GitHub stated unknown intruders gained unauthorized entry to a few of its code repositories and stole code-signing certificates for 2 of its desktop functions: Desktop and Atom.
Code-signing certificates place a cryptographic stamp on code to confirm it was developed by the listed group, which on this case is GitHub. If decrypted, the certificates may enable an attacker to signal unofficial variations of the apps that had been maliciously tampered with and move them off as authentic updates from GitHub. Present variations of Desktop and Atom are unaffected by the credential theft.
“A set of encrypted code signing certificates had been exfiltrated; nevertheless, the certificates had been password-protected and we have now no proof of malicious use,” the corporate wrote in an advisory. “As a preventative measure, we’ll revoke the uncovered certificates used for the GitHub Desktop and Atom functions.”
The revocations, which shall be efficient on Thursday, will trigger sure variations of the apps to cease working. These apps are:
GitHub Desktop for Mac with the next variations:
- 3.1.2
- 3.1.1
- 3.1.0
- 3.0.8
- 3.0.7
- 3.0.6
- 3.0.5
- 3.0.4
- 3.0.3
- 3.0.2
Atom:
Desktop for Home windows is unaffected.
On January 4, GitHub printed a brand new model of the Desktop app that’s signed with new certificates that weren’t uncovered to the risk actor. Customers of Desktop ought to replace to this new model.
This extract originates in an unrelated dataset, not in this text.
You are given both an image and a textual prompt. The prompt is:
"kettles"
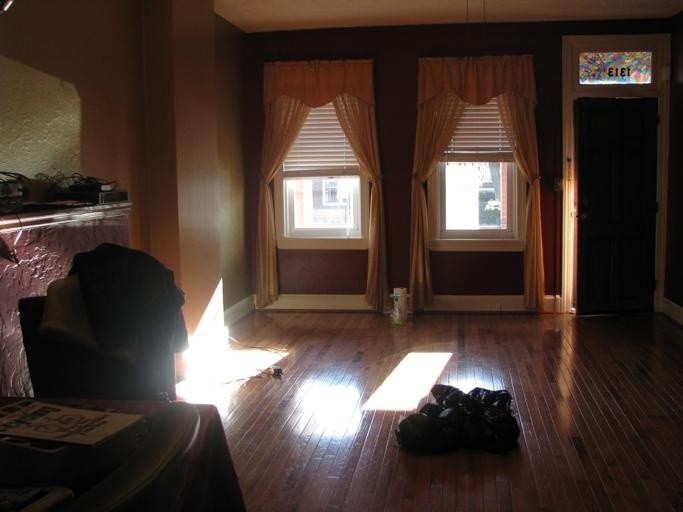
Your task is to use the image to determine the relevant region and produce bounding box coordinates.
[393,286,412,321]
One compromised certificates expired on January 4, and one other is about to run out on Thursday. Revoking these certificates supplies safety in the event that they had been used earlier than expiration to signal malicious updates. With out the revocation, such apps would move the signature test. The revocation has the impact of creating all code fail the signature test, regardless of when it was signed.
A 3rd affected certificates, an Apple Developer ID certificates, isn’t set to run out till 2027. GitHub will revoke this certificates on Thursday as properly. Within the meantime, GitHub stated, “We’re working with Apple to observe for any new executable information (like functions) signed with the uncovered certificates.”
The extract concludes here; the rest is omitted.